American artist (born 1959)

Joel Otterson (born in Inglewood, CA, 1959, United States) is an American artist who lives and works in Los Angeles, CA.

==Professional life and education==
Otterson received his BFA at Parsons School of Design, New York, NY in 1982. In 1983, Otterson exhibited for the first time at Gallery Nature Morte in Manhattan. He would have exhibitions with other notable artists together with artists like Richard Prince, Jeff Koons, and Haim Steinbach.

Otterson is a sculptor with a career of over 30 years, known for reworking domestic forms to explore relationships within the home. His work addresses themes such as the gendering of objects, cultural context, and American identity, using materials like copper pipe, concrete, and blown glass alongside techniques including woodworking, pottery, and needlework.

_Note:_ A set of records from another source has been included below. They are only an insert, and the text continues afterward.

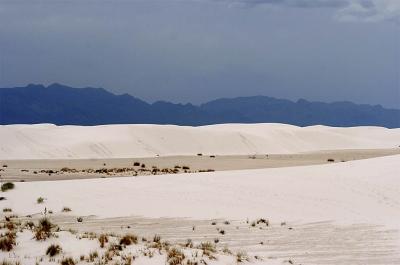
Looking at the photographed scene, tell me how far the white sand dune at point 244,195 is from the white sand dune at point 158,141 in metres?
36.8

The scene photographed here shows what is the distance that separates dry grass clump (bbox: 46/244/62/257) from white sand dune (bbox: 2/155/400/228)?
22.9ft

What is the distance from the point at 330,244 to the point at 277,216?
414 cm

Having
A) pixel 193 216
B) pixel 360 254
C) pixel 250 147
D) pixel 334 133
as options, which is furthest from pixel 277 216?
pixel 334 133

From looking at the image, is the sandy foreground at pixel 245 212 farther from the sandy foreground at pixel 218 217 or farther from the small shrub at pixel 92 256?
the small shrub at pixel 92 256

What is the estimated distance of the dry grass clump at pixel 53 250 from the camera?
10552mm

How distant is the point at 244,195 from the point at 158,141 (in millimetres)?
52702

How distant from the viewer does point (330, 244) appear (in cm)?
1325

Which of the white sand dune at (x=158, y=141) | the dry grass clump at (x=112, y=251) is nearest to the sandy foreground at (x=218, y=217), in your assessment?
the dry grass clump at (x=112, y=251)

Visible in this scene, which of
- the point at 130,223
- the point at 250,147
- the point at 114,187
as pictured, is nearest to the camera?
the point at 130,223

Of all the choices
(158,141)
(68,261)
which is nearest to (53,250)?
(68,261)

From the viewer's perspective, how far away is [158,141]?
73.3m

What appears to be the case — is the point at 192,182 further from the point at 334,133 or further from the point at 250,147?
the point at 334,133

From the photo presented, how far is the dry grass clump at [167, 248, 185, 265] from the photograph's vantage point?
10.0 meters

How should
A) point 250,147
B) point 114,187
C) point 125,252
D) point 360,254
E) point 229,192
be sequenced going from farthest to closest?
point 250,147
point 114,187
point 229,192
point 360,254
point 125,252
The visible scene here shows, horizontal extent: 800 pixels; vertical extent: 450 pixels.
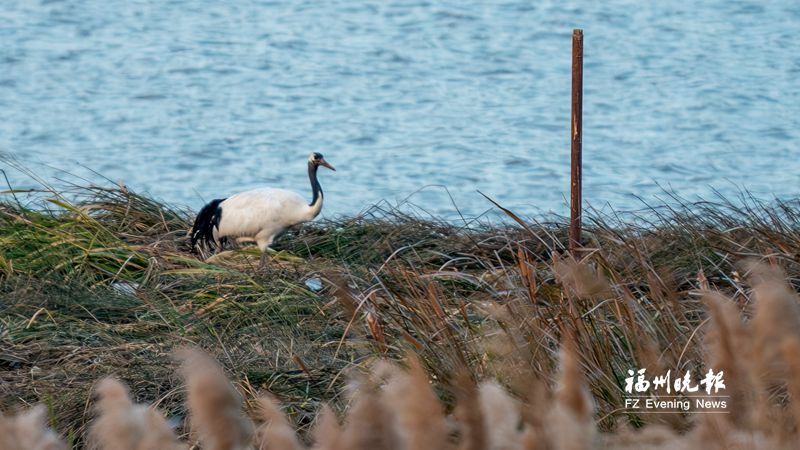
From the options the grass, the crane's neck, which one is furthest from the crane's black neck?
the grass

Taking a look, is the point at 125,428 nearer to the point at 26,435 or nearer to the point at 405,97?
the point at 26,435

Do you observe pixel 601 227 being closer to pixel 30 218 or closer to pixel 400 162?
pixel 30 218

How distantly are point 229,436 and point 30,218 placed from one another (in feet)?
17.7

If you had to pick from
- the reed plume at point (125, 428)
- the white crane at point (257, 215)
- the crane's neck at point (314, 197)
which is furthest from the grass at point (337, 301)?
the crane's neck at point (314, 197)

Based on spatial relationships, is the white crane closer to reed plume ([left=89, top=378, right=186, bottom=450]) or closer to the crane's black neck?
the crane's black neck

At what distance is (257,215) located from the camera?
7504mm

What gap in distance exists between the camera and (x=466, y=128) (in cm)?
1520

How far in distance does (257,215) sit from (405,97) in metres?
9.41

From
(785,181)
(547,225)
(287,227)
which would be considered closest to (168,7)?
(785,181)

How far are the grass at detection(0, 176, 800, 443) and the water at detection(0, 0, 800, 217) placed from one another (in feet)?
16.5

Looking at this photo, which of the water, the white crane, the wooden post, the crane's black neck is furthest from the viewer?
the water

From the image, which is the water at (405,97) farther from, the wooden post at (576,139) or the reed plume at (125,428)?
the reed plume at (125,428)

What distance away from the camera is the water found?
43.9 ft

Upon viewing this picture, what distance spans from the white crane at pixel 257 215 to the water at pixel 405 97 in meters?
3.32
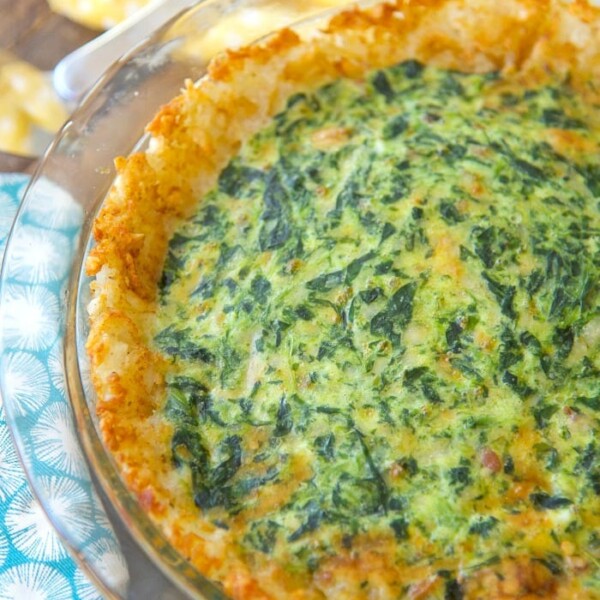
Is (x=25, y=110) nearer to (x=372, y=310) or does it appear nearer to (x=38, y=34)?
(x=38, y=34)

===Selected exhibitions===
Otterson has shown his work internationally at venues such as The Museum of Modern Art (PROJECT series, 1987), the Venice Biennale (1993), the Hammer Museum (Made in L.A, 2012), Whitney Museum of American Art (2014 Whitney Biennial) for which he received much praise, and Maloney Fine Art.

===Collections===
Otterson's work is in the permanent collections of Cincinnati Art Museum, Israel Museum, The Broad Foundation (by Edythe and Eli Broad), and the Jewish Museum.